### [Provided data]
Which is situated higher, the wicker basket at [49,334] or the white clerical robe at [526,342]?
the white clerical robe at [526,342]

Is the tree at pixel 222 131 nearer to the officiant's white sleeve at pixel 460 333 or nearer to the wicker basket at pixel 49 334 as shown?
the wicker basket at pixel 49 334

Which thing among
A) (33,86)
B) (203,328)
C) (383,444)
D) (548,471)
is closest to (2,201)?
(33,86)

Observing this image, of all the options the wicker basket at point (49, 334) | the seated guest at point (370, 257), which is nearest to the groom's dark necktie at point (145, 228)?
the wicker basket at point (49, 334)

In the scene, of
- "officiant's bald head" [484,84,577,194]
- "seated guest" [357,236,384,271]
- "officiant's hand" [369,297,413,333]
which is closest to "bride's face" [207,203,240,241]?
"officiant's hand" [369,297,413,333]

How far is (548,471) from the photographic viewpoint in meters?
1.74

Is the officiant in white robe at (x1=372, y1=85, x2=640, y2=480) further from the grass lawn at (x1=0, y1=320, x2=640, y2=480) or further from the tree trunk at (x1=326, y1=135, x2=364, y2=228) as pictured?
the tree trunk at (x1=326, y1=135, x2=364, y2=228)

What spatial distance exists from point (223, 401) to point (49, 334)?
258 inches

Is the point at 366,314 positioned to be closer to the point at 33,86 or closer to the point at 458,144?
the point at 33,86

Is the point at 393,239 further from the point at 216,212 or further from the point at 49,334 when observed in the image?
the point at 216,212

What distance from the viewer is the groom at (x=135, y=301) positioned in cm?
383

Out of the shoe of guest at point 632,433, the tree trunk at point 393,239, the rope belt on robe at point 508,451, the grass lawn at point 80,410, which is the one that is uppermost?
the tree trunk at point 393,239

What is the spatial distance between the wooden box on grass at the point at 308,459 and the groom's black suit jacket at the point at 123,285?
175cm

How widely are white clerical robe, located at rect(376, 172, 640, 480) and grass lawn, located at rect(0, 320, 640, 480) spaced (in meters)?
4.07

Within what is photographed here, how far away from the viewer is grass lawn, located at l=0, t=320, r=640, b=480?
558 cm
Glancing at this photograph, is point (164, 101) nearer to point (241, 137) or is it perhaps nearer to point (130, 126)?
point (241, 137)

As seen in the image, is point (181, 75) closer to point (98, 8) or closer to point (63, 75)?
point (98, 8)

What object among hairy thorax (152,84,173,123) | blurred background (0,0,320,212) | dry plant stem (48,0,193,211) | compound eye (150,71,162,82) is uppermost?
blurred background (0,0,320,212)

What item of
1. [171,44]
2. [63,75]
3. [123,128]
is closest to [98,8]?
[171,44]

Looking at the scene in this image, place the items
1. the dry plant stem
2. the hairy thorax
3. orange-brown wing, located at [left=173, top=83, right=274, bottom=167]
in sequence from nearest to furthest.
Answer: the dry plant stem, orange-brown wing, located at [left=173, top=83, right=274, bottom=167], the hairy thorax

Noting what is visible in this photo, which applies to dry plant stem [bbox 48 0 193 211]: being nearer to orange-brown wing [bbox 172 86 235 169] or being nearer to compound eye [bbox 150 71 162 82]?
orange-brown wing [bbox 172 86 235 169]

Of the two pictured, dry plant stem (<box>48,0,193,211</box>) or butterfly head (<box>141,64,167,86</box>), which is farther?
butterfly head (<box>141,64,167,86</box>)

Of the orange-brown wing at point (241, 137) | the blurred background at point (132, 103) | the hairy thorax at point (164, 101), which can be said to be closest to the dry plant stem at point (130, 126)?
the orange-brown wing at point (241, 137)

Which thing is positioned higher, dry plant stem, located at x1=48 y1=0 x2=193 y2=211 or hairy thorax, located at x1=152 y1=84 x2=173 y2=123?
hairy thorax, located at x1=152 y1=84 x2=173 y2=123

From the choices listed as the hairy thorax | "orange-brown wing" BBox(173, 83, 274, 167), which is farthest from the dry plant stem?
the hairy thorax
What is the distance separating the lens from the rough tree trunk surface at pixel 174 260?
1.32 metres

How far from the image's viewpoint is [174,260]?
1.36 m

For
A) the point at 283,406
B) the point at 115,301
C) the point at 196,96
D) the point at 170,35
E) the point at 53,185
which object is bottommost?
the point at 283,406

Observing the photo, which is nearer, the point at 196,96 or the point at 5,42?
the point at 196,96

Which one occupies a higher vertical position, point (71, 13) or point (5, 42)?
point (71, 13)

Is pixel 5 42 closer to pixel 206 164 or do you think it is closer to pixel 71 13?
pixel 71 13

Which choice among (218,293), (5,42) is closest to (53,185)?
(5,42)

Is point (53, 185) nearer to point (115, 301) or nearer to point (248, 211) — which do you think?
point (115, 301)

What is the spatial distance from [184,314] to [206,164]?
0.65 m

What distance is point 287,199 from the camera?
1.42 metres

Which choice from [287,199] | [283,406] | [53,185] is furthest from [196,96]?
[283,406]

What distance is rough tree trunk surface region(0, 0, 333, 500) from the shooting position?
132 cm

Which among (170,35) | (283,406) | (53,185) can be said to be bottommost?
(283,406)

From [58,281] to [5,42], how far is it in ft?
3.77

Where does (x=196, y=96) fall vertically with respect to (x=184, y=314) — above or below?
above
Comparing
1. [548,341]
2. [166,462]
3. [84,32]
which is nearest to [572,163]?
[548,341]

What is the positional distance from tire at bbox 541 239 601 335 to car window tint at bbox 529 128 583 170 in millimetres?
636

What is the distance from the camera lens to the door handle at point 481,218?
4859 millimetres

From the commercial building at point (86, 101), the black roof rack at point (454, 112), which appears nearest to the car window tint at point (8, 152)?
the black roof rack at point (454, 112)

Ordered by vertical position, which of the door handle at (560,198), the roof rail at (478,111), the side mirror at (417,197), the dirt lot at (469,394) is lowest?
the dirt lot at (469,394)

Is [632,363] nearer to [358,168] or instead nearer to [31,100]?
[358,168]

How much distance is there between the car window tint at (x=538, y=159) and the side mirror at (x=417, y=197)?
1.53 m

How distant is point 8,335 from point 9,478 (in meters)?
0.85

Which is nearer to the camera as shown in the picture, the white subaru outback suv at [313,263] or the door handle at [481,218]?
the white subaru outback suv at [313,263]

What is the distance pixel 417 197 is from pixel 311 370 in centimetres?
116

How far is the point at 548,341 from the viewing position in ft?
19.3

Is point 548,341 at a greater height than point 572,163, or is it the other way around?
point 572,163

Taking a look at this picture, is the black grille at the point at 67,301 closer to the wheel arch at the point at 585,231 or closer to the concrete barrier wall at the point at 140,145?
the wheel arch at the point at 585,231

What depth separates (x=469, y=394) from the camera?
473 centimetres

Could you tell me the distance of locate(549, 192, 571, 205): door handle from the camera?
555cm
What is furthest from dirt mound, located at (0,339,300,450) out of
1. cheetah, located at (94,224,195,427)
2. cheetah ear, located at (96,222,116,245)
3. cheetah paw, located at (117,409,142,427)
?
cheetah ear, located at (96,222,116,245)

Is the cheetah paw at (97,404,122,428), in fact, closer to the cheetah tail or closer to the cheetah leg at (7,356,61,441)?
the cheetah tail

### [Task requirements]
Reproduce every row above word for word, keeping its wording, numbers and punctuation unchanged.

### [Exercise result]
Which is situated higher, the wicker basket at [49,334] or the white clerical robe at [526,342]?
the white clerical robe at [526,342]

Is the tree at pixel 222 131 nearer to the officiant's white sleeve at pixel 460 333 or nearer to the wicker basket at pixel 49 334 as shown?
the wicker basket at pixel 49 334

Which thing among
A) (33,86)
B) (203,328)
C) (383,444)
D) (548,471)
is closest to (2,201)?
(33,86)

Observing this image, of all the options the wicker basket at point (49, 334) | the seated guest at point (370, 257), which is nearest to the groom's dark necktie at point (145, 228)?
the wicker basket at point (49, 334)

In the scene, of
- "officiant's bald head" [484,84,577,194]
- "seated guest" [357,236,384,271]
- "officiant's hand" [369,297,413,333]
which is closest to "bride's face" [207,203,240,241]?
"officiant's hand" [369,297,413,333]

How far is (548,471) from the photographic viewpoint in meters?
1.74

Is the officiant in white robe at (x1=372, y1=85, x2=640, y2=480) further from the grass lawn at (x1=0, y1=320, x2=640, y2=480) or further from the tree trunk at (x1=326, y1=135, x2=364, y2=228) as pictured?
the tree trunk at (x1=326, y1=135, x2=364, y2=228)

What spatial distance exists from point (223, 401) to point (49, 334)?
258 inches

Is the point at 366,314 positioned to be closer to the point at 33,86 or closer to the point at 458,144?
the point at 33,86

Is the point at 393,239 further from the point at 216,212 or further from the point at 49,334 when observed in the image?
the point at 216,212

What distance from the viewer is the groom at (x=135, y=301) positioned in cm?
383

Out of the shoe of guest at point 632,433, the tree trunk at point 393,239, the rope belt on robe at point 508,451, the grass lawn at point 80,410, which is the one that is uppermost?
the tree trunk at point 393,239

What is the spatial distance between the wooden box on grass at the point at 308,459 and the groom's black suit jacket at the point at 123,285?
175cm

How widely are white clerical robe, located at rect(376, 172, 640, 480) and grass lawn, located at rect(0, 320, 640, 480) spaced (in meters)?
4.07

Within what is photographed here, how far away from the viewer is grass lawn, located at l=0, t=320, r=640, b=480?
558 cm
Glancing at this photograph, is point (164, 101) nearer to point (241, 137) or is it perhaps nearer to point (130, 126)?
point (241, 137)

As seen in the image, is point (181, 75) closer to point (98, 8) or closer to point (63, 75)?
point (98, 8)

What object among hairy thorax (152,84,173,123) | blurred background (0,0,320,212) | dry plant stem (48,0,193,211) | compound eye (150,71,162,82) is uppermost?
blurred background (0,0,320,212)

What item of
1. [171,44]
2. [63,75]
3. [123,128]
is closest to [98,8]?
[171,44]

Looking at the scene in this image, place the items
1. the dry plant stem
2. the hairy thorax
3. orange-brown wing, located at [left=173, top=83, right=274, bottom=167]
in sequence from nearest to furthest.
Answer: the dry plant stem, orange-brown wing, located at [left=173, top=83, right=274, bottom=167], the hairy thorax

Noting what is visible in this photo, which applies to dry plant stem [bbox 48 0 193 211]: being nearer to orange-brown wing [bbox 172 86 235 169] or being nearer to compound eye [bbox 150 71 162 82]?
orange-brown wing [bbox 172 86 235 169]

Of the two pictured, dry plant stem (<box>48,0,193,211</box>) or butterfly head (<box>141,64,167,86</box>), which is farther?
butterfly head (<box>141,64,167,86</box>)

Of the orange-brown wing at point (241, 137) | the blurred background at point (132, 103) | the hairy thorax at point (164, 101), which can be said to be closest to the dry plant stem at point (130, 126)?
the orange-brown wing at point (241, 137)

Which thing is positioned higher, dry plant stem, located at x1=48 y1=0 x2=193 y2=211 or hairy thorax, located at x1=152 y1=84 x2=173 y2=123?
hairy thorax, located at x1=152 y1=84 x2=173 y2=123

From the choices listed as the hairy thorax | "orange-brown wing" BBox(173, 83, 274, 167), which is farthest from the dry plant stem?
the hairy thorax
What is the distance separating the lens from the rough tree trunk surface at pixel 174 260?
1.32 metres

How far from the image's viewpoint is [174,260]?
1.36 m

For
A) the point at 283,406
B) the point at 115,301
C) the point at 196,96
D) the point at 170,35
E) the point at 53,185
which object is bottommost?
the point at 283,406

Observing the photo, which is nearer, the point at 196,96 or the point at 5,42?
the point at 196,96

Which one occupies a higher vertical position, point (71, 13) or point (5, 42)?
point (71, 13)

Is pixel 5 42 closer to pixel 206 164 or do you think it is closer to pixel 71 13?
pixel 71 13

Which choice among (218,293), (5,42) is closest to (53,185)?
(5,42)

Is point (53, 185) nearer to point (115, 301) or nearer to point (248, 211) — which do you think?
point (115, 301)

What is the spatial distance from [184,314] to [206,164]?
0.65 m

What distance is point 287,199 from the camera?
1.42 metres

Which choice from [287,199] | [283,406] | [53,185] is furthest from [196,96]?
[283,406]

What distance is rough tree trunk surface region(0, 0, 333, 500) from the shooting position?
132 cm

Which among (170,35) | (283,406) | (53,185) can be said to be bottommost?
(283,406)

From [58,281] to [5,42], how far is it in ft?
3.77

Where does (x=196, y=96) fall vertically with respect to (x=184, y=314) — above or below?
above
Comparing
1. [548,341]
2. [166,462]
3. [84,32]
which is nearest to [572,163]?
[548,341]

What is the positional distance from tire at bbox 541 239 601 335 to car window tint at bbox 529 128 583 170 in millimetres?
636

What is the distance from the camera lens to the door handle at point 481,218?
4859 millimetres

From the commercial building at point (86, 101), the black roof rack at point (454, 112), which appears nearest to the car window tint at point (8, 152)?
the black roof rack at point (454, 112)

Ordered by vertical position, which of the door handle at (560,198), the roof rail at (478,111), the side mirror at (417,197), the dirt lot at (469,394) is lowest?
the dirt lot at (469,394)

Is [632,363] nearer to [358,168] or instead nearer to [31,100]?
[358,168]

How much distance is there between the car window tint at (x=538, y=159) and the side mirror at (x=417, y=197)?
1.53 m

How distant is point 8,335 from point 9,478 (in meters)?
0.85

Which is nearer to the camera as shown in the picture, the white subaru outback suv at [313,263] or the door handle at [481,218]?
the white subaru outback suv at [313,263]

What is the distance pixel 417 197 is from pixel 311 370 in centimetres?
116

How far is the point at 548,341 from the viewing position in ft?
19.3

Is point 548,341 at a greater height than point 572,163, or is it the other way around?
point 572,163

Taking a look at this picture, is the black grille at the point at 67,301 closer to the wheel arch at the point at 585,231 or closer to the concrete barrier wall at the point at 140,145?
the wheel arch at the point at 585,231

What depth separates (x=469, y=394) from the camera?
473 centimetres

Could you tell me the distance of locate(549, 192, 571, 205): door handle from the camera?
555cm
What is furthest from dirt mound, located at (0,339,300,450) out of
1. cheetah, located at (94,224,195,427)
2. cheetah ear, located at (96,222,116,245)
3. cheetah paw, located at (117,409,142,427)
?
cheetah ear, located at (96,222,116,245)

Is the cheetah paw at (97,404,122,428), in fact, closer to the cheetah tail or closer to the cheetah leg at (7,356,61,441)?
the cheetah tail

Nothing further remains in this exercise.